As an industry we need to understand that when we provide a service customers should expect to pay for it. For some reason we have collectively decided that we should give scans away. Your manufacturers should be developing smart phone apps with a pricing model that will charge for each document scanned.
Don’t think that customers will bite? The OCR scanning app that I am currently using does. ABBYY has an app (FineReader) that I had to pay for. It includes 100 document scans. I have used it quite a bit and for the most part it does work pretty well. It allows me to photograph a document, which is then converted through their OCR process into a Microsoft Word document. I can then send it via email, I can print it, or I can upload it to cloud services from Evernote and Yandex.disk. When I access the document on my laptop, it opens like any other Microsoft Word document.

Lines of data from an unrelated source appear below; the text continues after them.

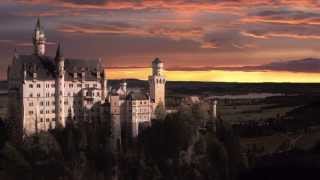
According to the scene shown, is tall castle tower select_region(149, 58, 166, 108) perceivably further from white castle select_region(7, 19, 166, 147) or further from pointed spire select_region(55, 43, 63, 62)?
pointed spire select_region(55, 43, 63, 62)

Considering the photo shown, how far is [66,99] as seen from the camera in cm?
6494

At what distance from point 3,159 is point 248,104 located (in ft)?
289

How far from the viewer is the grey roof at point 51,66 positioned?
64.7 m

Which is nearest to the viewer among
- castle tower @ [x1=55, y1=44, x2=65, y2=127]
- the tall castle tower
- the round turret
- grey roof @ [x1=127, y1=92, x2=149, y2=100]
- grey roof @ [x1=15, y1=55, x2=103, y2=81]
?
grey roof @ [x1=127, y1=92, x2=149, y2=100]

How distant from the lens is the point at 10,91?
214ft

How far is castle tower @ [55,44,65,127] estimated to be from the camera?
209 feet

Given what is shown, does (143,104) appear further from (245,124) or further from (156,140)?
(245,124)

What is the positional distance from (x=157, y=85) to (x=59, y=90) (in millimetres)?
10919

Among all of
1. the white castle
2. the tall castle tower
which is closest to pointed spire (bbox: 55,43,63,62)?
the white castle

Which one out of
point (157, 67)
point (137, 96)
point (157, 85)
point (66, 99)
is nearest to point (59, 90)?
point (66, 99)

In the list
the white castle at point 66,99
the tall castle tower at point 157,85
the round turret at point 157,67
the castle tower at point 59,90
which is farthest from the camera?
the round turret at point 157,67

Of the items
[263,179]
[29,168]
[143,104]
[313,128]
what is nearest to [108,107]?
[143,104]

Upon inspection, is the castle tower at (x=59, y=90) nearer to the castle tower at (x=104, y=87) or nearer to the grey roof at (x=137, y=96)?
the castle tower at (x=104, y=87)

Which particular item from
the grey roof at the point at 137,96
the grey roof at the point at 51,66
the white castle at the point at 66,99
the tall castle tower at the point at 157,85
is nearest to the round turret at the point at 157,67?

And just how much is a scan worth? ABBYY’s pricing says it’s as much as about $.07/page. Are you kidding? And you’re giving it away for free!
Beyond the document workflow aspect, let’s be realistic; anything that can be done to encourage printing is good for our industry. I may print less from my laptop than I used to, but I can tell you this, I print more from my phone than I did in the past and the easier it continues to become to print from my phone, the more I will do it. Outfitting smart phones as document scanners could create an unimaginable number of new documents, some of which will be printed. While traditional print volume is shrinking, smart phones may represent a significant opportunity for the print world.
What does it all mean to you? You are not only copier sales people or printer salespeople or MPS salespeople; you are technology experts. Brush up on smart phones. Get yourself one if you don’t have one yet, not for this fact that they are truly useful, but simply so you can stay on top of the technology and what you and more importantly, your customers, can do with it.
Try this app from ABBYY and any others you might find. Think of the applications for your customers and how they could benefit from integrating smart phone scanners into their document mix. Don’t let them go to outside sources for this, because you know what? They will. Drive the process. Make sure your devices are connected to their smart phones (and tablets). And contact your manufacturer to find out what they have coming and how long it will be until they can help you with products and support for the integration of smart phones into document workflow processes.
PS…I wrote most of this using a free dictation app on my smart phone (Nuance’s Dragon Dictation). It was an interesting experience and the document needed a decent amount of editing (and probably still does), but I’d write this way again.